Deine eigenen Weine? Mehr als den Wein, von dem du sagst, dass du ihn am meisten liebst? Also den, um den es hier geht? Weiß nicht? Was soll ich jetzt sagen? Ja? Nein! Jetzt red’ ich hier schon mit mir selber! Geht’s noch? Nee, geht nicht! Ich habe Durst! Der Durst killt mein Denken (anderes auch, aber das ist eine andere Geschichte).
Ich will nur eine sexuelle Beziehung mit ihm, keine Partnerschaft.
Ich habe Durst nach dem Meursault-Dorflage von Schann-Franswoa Kosch, der Mann vor dem Dury. Ich liebe diesen Wein, will aber nur eine sexuelle Beziehung mit ihm, keine Partnerschaft. Dashab’ ich ihm auch gesagt, dem Meursault, damit er sich keine Hoffnungen macht, allzu lange im Keller liegen bleiben zu dürfen.

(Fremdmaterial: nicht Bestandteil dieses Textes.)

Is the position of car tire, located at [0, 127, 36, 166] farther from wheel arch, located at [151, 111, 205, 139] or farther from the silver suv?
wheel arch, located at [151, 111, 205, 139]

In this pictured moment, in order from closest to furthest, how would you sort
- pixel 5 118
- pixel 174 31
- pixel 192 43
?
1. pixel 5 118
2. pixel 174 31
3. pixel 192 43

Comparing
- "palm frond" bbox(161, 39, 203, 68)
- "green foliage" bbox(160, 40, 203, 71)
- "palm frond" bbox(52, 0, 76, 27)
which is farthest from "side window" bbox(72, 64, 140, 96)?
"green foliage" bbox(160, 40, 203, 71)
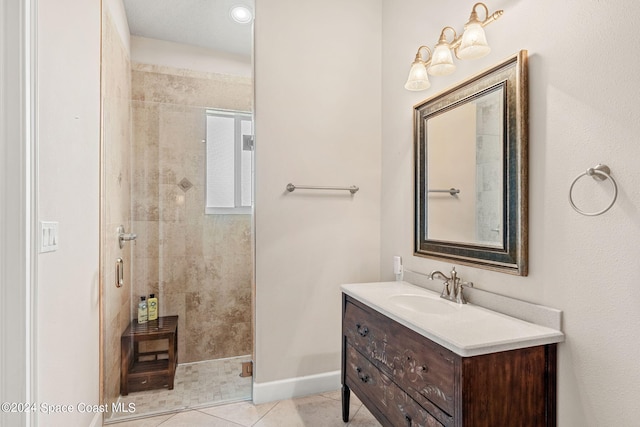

Partner können wir nicht werden! Weil er zu dominant ist, dieser Alpha-Wein. Alpha bin ich selber. Dominant, weil mich täglich nach ihm dürstet. Zwei, drei Mal am Tag. Und auch wenn ich ihn länger nicht getrunken habe (was aktuell der Fall ist), bleibt sein Geschmack in meinem Mund und seinem Geruch in meiner Nase. Das ist dann grandioser Wein. Besser - gut zuhören da draußen - kann man grandiosen Wein nicht erklären. Er besetzt die Erinnerung. Und ztwar dort, wo das Erinnern eine Wiederholung verlangt.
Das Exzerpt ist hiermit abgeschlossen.